Given the number of tech companies in the state, California is the most important state in the country when it comes to testing autonomous vehicles. 42 companies are currently registered with some 285 autonomous vehicles being tested currently, and over 1,000 drivers are specially trained and registered to supervise those autonomous vehicles while they’re on the road. Just a couple days ago, Uber put out a video showing how the supervision process works, and how its drivers are specially trained to take over control from the computer if needed.

Under the new rules, autonomous cars without a human driver will need a “minimal risk condition,” basically a “safe mode” that the car can default to if the autonomous sensors or computers fail. Presumably, that will be something like pulling over to the side of the road and putting on hazard lights until it can drive again.

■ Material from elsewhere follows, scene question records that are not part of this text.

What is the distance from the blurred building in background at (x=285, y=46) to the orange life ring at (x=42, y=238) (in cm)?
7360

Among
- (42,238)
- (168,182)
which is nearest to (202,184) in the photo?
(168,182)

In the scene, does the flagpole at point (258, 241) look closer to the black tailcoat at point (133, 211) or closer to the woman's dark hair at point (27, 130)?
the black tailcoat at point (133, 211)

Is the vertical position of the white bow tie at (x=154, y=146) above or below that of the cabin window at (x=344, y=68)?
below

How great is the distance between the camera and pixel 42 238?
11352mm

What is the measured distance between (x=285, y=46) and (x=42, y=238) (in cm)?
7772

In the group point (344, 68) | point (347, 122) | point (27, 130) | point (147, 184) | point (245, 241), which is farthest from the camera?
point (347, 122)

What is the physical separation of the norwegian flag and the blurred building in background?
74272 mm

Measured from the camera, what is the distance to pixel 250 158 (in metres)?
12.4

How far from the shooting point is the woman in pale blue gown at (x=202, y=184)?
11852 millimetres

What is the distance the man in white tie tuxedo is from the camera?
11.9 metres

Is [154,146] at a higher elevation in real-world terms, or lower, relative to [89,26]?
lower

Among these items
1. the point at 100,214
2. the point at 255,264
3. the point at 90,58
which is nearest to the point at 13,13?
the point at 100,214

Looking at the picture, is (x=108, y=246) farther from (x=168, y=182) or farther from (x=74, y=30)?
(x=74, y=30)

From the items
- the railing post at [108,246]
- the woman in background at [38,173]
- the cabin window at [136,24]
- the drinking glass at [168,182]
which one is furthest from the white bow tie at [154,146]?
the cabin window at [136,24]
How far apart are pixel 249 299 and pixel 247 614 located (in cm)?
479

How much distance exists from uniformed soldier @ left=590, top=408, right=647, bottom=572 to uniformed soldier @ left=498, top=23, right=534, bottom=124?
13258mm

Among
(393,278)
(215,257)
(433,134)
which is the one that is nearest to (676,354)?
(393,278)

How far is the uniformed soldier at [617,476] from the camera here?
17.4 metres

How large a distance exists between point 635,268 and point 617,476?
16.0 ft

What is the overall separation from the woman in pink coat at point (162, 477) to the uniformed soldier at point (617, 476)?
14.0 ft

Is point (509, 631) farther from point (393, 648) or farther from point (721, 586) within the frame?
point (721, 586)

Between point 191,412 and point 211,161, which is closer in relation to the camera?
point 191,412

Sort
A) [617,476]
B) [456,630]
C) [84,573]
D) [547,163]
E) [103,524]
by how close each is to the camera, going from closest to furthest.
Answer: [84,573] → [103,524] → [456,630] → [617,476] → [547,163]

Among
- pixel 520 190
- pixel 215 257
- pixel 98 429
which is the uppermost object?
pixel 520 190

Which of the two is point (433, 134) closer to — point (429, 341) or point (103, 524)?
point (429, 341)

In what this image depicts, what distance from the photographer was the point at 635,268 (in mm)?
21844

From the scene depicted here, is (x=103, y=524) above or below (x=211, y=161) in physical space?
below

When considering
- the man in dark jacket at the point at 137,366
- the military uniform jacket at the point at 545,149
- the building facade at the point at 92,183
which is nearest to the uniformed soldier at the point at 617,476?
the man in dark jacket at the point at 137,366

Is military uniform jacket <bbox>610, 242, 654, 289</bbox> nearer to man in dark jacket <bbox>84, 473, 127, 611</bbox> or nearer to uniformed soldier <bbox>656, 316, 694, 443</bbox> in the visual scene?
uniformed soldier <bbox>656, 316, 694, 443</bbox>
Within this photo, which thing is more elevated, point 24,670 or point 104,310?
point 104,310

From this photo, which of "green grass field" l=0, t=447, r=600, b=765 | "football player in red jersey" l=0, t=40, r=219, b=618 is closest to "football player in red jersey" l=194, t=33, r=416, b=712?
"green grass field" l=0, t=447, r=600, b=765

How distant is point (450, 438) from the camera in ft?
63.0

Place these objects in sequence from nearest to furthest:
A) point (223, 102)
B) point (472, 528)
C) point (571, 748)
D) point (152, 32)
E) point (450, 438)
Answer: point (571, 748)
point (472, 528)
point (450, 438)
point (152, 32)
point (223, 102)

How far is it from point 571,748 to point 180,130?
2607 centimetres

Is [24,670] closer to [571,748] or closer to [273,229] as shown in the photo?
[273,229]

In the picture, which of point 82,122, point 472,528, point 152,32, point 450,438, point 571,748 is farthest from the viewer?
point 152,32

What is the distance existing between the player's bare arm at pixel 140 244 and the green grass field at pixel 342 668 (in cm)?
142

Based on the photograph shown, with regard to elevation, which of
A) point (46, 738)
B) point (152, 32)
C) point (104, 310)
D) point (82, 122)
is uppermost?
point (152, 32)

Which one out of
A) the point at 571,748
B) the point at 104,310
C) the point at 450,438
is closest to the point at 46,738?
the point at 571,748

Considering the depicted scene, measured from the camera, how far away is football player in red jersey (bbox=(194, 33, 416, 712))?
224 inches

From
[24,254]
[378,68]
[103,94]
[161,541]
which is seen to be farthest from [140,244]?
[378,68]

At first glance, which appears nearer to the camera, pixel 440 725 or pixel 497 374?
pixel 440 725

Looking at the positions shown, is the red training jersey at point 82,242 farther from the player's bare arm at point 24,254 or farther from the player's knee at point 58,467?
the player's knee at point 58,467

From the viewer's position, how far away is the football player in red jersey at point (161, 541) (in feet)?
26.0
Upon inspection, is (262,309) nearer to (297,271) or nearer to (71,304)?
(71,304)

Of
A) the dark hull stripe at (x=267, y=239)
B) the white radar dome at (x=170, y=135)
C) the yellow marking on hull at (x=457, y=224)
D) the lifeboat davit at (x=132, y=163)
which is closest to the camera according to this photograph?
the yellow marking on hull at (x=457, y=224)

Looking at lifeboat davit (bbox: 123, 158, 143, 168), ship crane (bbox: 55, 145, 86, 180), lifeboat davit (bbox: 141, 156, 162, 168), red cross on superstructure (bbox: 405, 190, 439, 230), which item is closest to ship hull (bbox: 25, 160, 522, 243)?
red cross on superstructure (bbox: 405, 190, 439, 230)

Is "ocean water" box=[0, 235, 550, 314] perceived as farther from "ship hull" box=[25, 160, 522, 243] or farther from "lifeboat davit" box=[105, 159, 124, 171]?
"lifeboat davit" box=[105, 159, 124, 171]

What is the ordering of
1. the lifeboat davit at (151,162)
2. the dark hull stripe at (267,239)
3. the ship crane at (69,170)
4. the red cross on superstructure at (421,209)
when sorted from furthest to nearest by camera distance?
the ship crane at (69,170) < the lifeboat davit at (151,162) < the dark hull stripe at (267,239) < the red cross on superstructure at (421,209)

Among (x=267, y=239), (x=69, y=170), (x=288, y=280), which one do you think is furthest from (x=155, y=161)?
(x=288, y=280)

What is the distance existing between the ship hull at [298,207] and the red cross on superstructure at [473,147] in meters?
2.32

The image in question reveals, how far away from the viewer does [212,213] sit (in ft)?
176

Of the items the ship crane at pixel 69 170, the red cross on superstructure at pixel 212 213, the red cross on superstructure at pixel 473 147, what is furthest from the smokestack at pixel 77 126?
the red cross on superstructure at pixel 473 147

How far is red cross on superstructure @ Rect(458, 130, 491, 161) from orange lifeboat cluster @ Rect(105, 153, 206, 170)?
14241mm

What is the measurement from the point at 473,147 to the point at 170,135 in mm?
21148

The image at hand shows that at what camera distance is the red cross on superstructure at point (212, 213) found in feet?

The DMV is also including a requirement that the autonomous vehicle be remotely monitored if there isn’t a driver physically in the car. The remote monitor could potentially take control of the vehicle, as well as communicate with passengers and first responders in the event of a crash.

Assuming there’s no huge public backlash against the rules, they’ll be given to the state government to finalize before the end of the year. The new regulations should be in force sometime next year, although it may take a while after for companies to build out fully autonomous cars that comply with the new regulations.